[SOURCE DATA Boundary: Start]
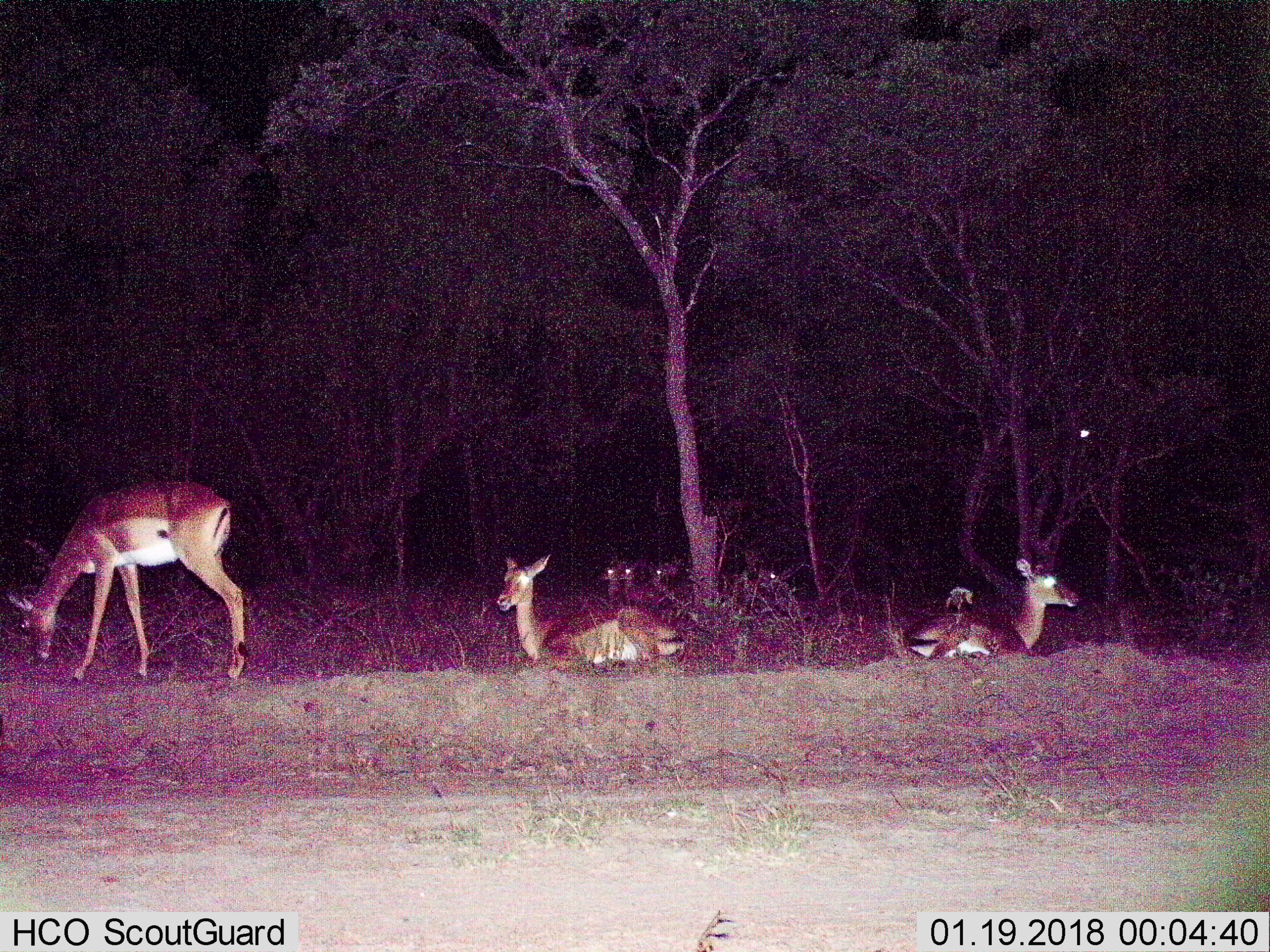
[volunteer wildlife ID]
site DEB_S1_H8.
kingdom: Animalia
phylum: Chordata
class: Mammalia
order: Artiodactyla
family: Bovidae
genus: Aepyceros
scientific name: Aepyceros melampus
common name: impala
Impala (Aepyceros melampus), count 7. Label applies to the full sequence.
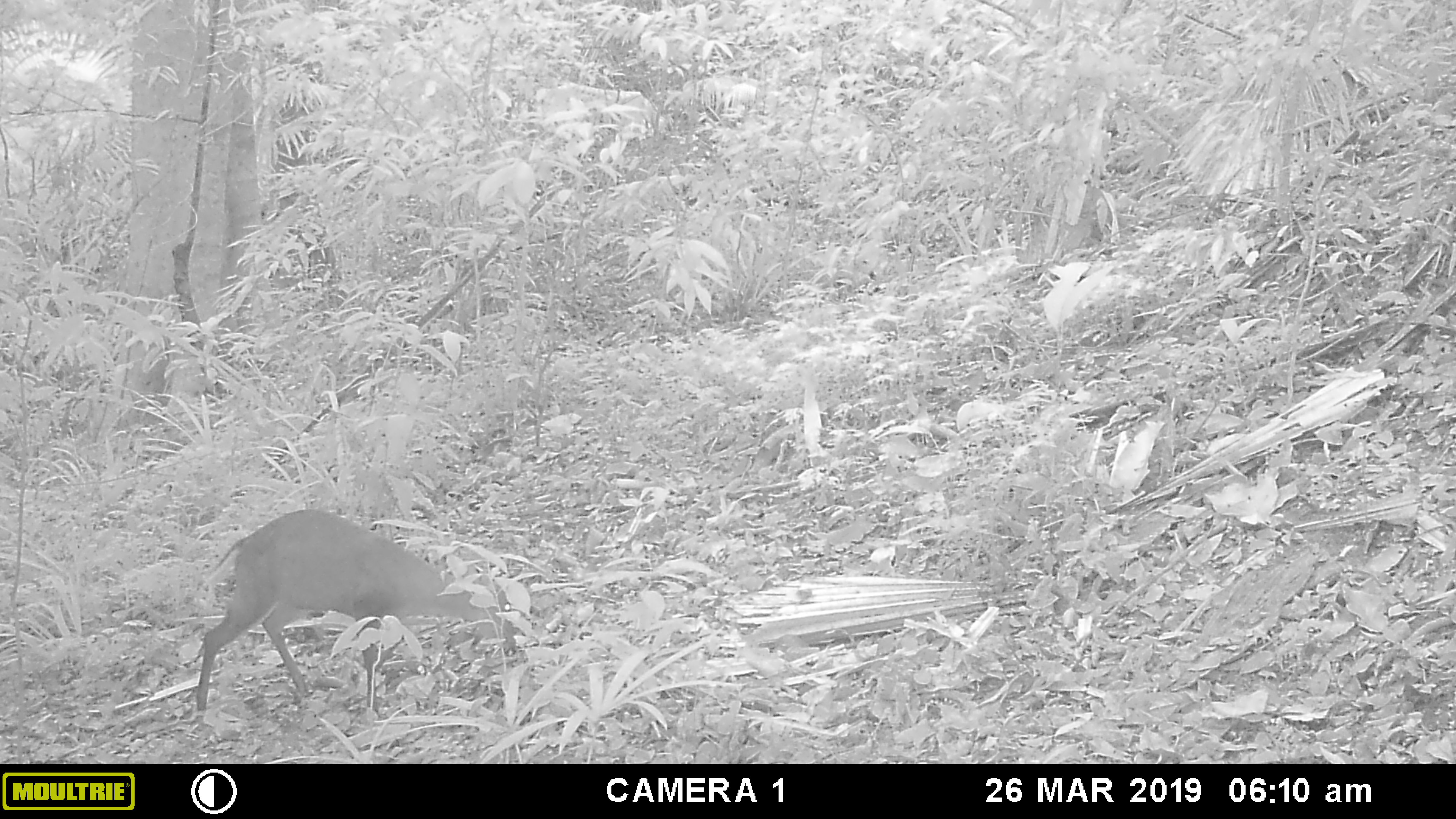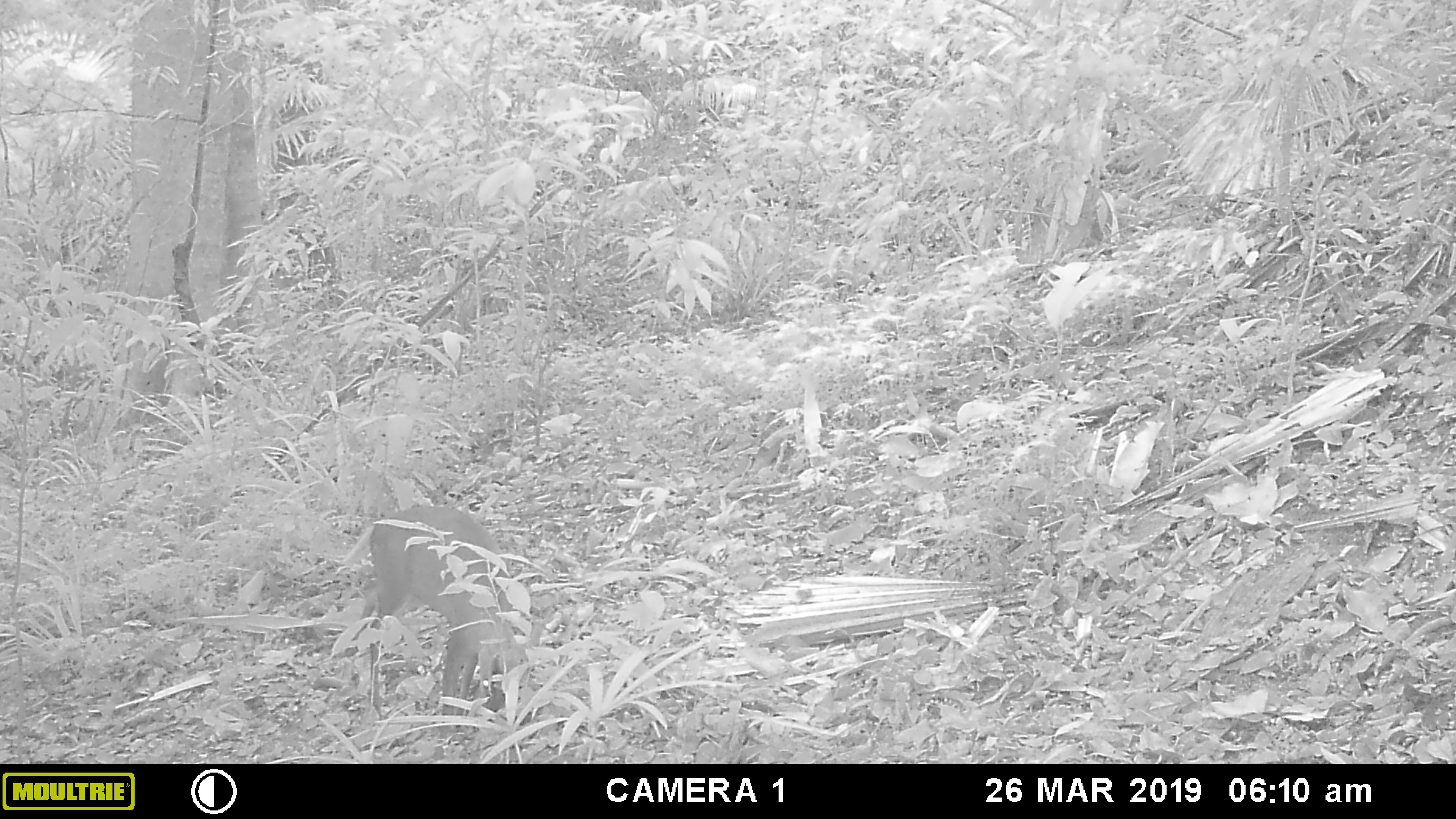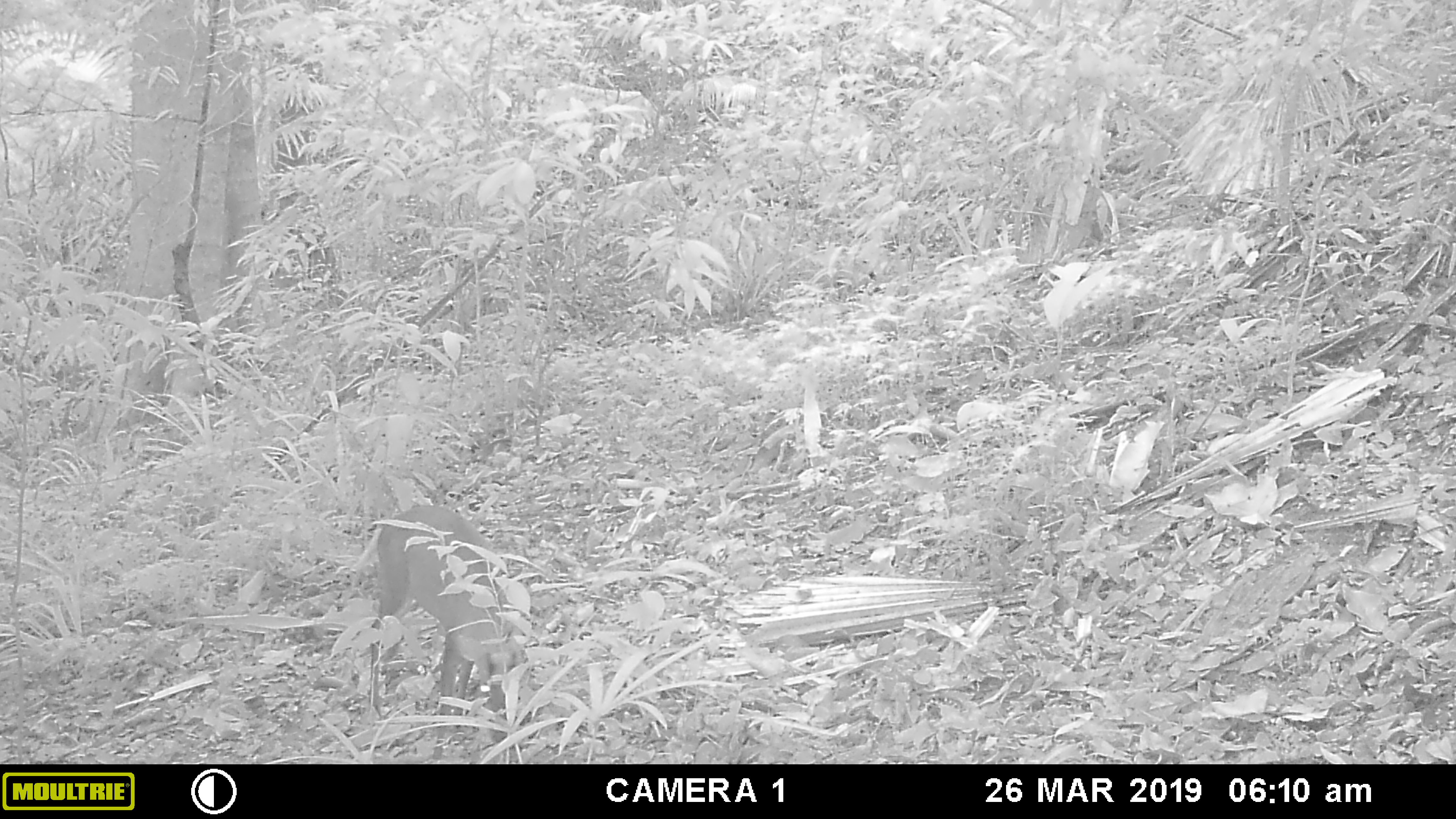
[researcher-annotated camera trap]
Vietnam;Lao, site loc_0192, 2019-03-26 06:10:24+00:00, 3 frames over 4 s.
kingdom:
[SOURCE DATA Boundary: End]
Set down exactly the lines running from the beginning of the entries above to the line that contains "Vietnam;Lao, site loc_0192, 2019-03-26", including both, and leave out pictures.

[volunteer wildlife ID]
site DEB_S1_H8.
kingdom: Animalia
phylum: Chordata
class: Mammalia
order: Artiodactyla
family: Bovidae
genus: Aepyceros
scientific name: Aepyceros melampus
common name: impala
Impala (Aepyceros melampus), count 7. Label applies to the full sequence.
[researcher-annotated camera trap]
Vietnam;Lao, site loc_0192, 2019-03-26 06:10:24+00:00, 3 frames over 4 s.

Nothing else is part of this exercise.